- _WHAT THE TASK REQUIRES_: Beginning with the line containing "What is the distance of" and ending with the last line, repeat the records exactly.

(Spatial reasoning dataset excerpts)
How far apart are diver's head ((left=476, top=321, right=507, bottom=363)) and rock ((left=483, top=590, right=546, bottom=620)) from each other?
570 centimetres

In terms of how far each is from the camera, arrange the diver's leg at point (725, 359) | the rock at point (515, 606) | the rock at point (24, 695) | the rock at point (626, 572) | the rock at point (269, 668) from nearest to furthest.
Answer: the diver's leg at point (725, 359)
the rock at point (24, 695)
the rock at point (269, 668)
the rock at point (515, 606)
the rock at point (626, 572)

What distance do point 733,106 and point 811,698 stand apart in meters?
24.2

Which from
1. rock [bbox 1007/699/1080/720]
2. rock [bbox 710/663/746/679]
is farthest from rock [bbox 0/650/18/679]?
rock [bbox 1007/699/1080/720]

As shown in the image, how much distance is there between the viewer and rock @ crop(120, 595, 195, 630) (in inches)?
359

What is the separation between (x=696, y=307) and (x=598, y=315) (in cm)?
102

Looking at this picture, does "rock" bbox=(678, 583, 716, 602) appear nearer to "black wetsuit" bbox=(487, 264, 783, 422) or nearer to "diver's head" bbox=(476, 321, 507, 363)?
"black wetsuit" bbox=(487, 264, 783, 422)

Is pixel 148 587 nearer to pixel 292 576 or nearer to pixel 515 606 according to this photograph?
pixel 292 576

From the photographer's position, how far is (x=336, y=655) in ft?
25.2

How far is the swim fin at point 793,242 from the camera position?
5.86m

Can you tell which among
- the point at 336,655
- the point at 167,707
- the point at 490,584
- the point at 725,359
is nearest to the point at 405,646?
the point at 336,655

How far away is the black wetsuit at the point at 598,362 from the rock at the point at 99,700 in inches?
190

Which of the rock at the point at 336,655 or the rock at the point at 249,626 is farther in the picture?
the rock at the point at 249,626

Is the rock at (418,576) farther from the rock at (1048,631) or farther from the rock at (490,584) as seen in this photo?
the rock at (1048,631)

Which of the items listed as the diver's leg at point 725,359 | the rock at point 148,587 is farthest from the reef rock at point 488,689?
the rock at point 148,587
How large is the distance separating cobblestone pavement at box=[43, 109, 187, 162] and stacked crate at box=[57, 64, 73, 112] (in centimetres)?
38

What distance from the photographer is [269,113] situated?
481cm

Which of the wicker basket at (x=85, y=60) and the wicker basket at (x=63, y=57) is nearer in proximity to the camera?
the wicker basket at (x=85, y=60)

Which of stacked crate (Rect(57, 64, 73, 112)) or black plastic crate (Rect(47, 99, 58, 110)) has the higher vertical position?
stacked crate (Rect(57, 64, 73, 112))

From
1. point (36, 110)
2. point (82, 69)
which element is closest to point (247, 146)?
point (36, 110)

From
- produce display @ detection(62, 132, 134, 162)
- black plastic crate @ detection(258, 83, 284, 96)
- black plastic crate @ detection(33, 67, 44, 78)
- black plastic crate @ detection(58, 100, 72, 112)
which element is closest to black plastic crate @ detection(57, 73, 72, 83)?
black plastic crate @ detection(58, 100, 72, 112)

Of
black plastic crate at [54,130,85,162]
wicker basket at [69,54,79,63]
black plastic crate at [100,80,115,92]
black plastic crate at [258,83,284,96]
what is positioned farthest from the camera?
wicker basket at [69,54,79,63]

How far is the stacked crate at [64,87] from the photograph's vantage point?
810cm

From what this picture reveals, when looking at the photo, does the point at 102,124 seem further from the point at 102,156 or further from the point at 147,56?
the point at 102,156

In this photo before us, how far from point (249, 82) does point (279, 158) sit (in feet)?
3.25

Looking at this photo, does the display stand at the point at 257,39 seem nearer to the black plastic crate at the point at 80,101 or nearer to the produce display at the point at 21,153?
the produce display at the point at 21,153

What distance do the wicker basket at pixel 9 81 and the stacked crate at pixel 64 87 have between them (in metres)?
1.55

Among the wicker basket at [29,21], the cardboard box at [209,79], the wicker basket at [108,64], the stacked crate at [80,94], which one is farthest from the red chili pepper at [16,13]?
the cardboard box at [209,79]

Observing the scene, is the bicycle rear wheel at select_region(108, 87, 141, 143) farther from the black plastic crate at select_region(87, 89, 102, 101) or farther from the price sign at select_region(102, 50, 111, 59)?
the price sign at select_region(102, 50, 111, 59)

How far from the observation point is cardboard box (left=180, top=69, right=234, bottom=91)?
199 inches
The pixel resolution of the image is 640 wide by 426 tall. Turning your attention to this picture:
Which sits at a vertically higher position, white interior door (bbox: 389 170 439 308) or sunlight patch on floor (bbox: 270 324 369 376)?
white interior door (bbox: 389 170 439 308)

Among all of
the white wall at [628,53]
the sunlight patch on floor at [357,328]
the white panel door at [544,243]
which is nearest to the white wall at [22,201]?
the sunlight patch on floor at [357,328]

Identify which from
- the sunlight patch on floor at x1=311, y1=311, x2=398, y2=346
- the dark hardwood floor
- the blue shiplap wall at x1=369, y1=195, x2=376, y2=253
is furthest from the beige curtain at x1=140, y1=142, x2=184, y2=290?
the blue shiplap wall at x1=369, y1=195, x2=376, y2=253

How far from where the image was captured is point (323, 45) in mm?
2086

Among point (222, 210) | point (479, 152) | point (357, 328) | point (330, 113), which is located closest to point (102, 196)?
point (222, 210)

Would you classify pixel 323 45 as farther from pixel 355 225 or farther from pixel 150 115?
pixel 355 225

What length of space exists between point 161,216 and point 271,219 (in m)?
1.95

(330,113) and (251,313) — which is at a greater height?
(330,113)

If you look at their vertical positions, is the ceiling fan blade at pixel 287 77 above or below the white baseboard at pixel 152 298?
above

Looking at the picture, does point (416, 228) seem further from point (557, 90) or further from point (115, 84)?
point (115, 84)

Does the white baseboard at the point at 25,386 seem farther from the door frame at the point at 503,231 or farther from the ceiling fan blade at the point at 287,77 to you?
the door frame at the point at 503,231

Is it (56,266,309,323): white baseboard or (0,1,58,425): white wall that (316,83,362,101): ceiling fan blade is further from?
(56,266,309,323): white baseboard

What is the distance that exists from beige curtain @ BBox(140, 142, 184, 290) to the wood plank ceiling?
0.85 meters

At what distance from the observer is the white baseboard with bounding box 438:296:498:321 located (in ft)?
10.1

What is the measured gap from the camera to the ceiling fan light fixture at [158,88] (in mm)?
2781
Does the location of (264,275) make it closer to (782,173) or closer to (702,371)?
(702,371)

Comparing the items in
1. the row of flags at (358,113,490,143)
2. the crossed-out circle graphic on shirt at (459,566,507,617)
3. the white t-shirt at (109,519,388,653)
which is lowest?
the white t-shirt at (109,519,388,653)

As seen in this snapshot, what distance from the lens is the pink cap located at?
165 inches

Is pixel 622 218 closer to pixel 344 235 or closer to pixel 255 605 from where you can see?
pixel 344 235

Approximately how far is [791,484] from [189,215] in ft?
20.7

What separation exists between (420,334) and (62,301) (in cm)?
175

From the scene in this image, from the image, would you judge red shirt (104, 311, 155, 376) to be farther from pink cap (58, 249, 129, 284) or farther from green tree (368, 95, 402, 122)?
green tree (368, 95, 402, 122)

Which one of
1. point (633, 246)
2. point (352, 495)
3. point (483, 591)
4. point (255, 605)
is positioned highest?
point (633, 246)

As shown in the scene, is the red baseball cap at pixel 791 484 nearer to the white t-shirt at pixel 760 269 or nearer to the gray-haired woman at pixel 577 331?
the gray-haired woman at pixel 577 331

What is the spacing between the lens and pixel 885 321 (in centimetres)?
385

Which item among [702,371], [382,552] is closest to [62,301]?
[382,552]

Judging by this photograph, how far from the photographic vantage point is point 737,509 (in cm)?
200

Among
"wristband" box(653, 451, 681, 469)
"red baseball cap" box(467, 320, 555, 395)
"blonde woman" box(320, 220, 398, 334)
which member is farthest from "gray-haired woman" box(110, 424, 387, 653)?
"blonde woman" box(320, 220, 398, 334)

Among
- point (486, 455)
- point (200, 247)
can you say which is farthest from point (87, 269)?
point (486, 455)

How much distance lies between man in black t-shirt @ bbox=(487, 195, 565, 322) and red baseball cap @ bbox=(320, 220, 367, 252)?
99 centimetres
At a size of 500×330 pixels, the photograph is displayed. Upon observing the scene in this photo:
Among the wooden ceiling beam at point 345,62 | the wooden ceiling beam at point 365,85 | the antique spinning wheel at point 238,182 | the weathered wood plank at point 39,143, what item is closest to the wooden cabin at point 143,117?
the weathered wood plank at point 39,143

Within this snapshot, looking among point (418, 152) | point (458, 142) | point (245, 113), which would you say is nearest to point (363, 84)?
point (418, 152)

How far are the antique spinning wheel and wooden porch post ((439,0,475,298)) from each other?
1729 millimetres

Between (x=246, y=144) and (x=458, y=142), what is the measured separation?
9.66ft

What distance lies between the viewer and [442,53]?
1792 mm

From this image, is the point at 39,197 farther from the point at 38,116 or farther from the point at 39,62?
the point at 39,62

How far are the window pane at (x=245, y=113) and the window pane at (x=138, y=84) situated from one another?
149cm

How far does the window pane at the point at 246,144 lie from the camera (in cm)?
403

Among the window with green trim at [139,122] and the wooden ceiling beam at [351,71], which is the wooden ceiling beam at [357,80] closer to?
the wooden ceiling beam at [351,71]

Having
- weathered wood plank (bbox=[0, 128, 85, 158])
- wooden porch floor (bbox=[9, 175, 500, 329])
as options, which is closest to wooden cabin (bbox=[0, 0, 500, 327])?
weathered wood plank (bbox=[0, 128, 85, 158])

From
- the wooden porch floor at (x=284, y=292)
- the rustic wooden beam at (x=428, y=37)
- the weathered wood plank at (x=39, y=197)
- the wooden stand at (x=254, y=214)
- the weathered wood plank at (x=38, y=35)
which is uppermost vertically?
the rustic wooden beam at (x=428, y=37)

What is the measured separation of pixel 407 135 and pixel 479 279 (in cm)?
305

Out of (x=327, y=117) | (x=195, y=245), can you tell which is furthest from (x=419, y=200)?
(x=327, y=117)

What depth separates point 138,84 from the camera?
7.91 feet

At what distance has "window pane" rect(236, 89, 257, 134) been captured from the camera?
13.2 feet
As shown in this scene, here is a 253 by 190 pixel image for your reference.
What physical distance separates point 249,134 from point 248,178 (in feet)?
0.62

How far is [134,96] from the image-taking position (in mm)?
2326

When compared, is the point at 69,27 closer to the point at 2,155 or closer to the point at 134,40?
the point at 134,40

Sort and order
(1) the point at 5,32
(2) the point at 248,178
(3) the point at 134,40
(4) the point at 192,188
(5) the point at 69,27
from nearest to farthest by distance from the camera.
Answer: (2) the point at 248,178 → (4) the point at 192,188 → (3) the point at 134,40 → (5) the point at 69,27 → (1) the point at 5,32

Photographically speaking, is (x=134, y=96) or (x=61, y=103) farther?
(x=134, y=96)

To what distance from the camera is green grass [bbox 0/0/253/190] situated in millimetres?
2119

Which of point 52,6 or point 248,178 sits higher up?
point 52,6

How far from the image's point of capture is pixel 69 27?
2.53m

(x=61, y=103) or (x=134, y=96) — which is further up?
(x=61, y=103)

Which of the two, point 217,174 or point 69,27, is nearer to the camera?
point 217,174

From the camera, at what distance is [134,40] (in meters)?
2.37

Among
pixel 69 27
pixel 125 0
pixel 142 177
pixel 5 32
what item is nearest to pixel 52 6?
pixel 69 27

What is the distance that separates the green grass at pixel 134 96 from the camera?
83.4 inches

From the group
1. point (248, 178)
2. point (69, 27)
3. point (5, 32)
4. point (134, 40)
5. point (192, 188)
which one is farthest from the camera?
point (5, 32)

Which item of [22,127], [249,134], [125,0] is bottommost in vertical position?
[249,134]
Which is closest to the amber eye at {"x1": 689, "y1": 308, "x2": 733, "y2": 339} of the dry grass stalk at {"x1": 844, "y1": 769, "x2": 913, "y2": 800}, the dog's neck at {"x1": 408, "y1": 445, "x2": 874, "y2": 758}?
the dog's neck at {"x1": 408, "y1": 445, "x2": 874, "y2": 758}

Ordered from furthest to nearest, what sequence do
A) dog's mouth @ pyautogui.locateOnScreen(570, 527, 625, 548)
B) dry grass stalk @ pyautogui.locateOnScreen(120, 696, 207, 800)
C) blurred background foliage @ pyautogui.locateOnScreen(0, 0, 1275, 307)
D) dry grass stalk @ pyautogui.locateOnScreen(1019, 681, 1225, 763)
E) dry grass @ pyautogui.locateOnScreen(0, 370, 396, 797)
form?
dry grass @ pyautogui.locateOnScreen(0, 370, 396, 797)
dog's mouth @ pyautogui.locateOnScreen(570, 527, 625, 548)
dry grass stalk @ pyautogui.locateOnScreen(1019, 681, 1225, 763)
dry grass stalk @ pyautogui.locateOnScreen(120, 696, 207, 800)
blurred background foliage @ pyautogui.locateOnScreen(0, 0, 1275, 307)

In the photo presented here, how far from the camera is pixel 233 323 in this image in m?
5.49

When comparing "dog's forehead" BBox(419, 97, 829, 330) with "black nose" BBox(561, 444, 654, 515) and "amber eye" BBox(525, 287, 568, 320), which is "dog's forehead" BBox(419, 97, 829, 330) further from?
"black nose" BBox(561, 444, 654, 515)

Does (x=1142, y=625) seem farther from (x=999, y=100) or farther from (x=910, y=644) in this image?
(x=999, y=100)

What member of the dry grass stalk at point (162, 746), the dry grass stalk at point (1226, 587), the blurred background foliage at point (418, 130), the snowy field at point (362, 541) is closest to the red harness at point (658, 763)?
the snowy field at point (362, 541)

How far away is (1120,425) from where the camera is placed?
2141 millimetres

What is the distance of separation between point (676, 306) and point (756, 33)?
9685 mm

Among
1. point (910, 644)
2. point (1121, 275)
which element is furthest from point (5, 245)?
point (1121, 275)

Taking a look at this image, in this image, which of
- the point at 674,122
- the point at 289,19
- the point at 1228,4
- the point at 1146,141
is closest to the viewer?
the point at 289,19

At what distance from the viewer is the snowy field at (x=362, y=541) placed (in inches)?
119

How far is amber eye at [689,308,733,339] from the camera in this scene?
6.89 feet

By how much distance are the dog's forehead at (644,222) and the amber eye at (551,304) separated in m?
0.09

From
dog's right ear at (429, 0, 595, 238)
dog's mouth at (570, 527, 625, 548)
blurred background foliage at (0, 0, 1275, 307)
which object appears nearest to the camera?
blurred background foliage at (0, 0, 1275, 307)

- _THE ANSWER_:
What is the distance of separation between point (676, 306) and point (756, 33)?
9685 mm

Among
1. point (910, 644)
2. point (1121, 275)
which element is furthest from point (5, 245)?
point (1121, 275)

Taking a look at this image, in this image, which of
- the point at 674,122
- the point at 289,19
- the point at 1228,4
- the point at 1146,141
is closest to the viewer?
the point at 289,19

At what distance from the viewer is the snowy field at (x=362, y=541) placed (in inches)?
119

How far is amber eye at [689,308,733,339] from the camera in this scene?
6.89 feet

By how much distance are the dog's forehead at (644,222) and the amber eye at (551,304) separated in m?
0.09

From
dog's right ear at (429, 0, 595, 238)
dog's mouth at (570, 527, 625, 548)
blurred background foliage at (0, 0, 1275, 307)
which object appears nearest to the camera?
blurred background foliage at (0, 0, 1275, 307)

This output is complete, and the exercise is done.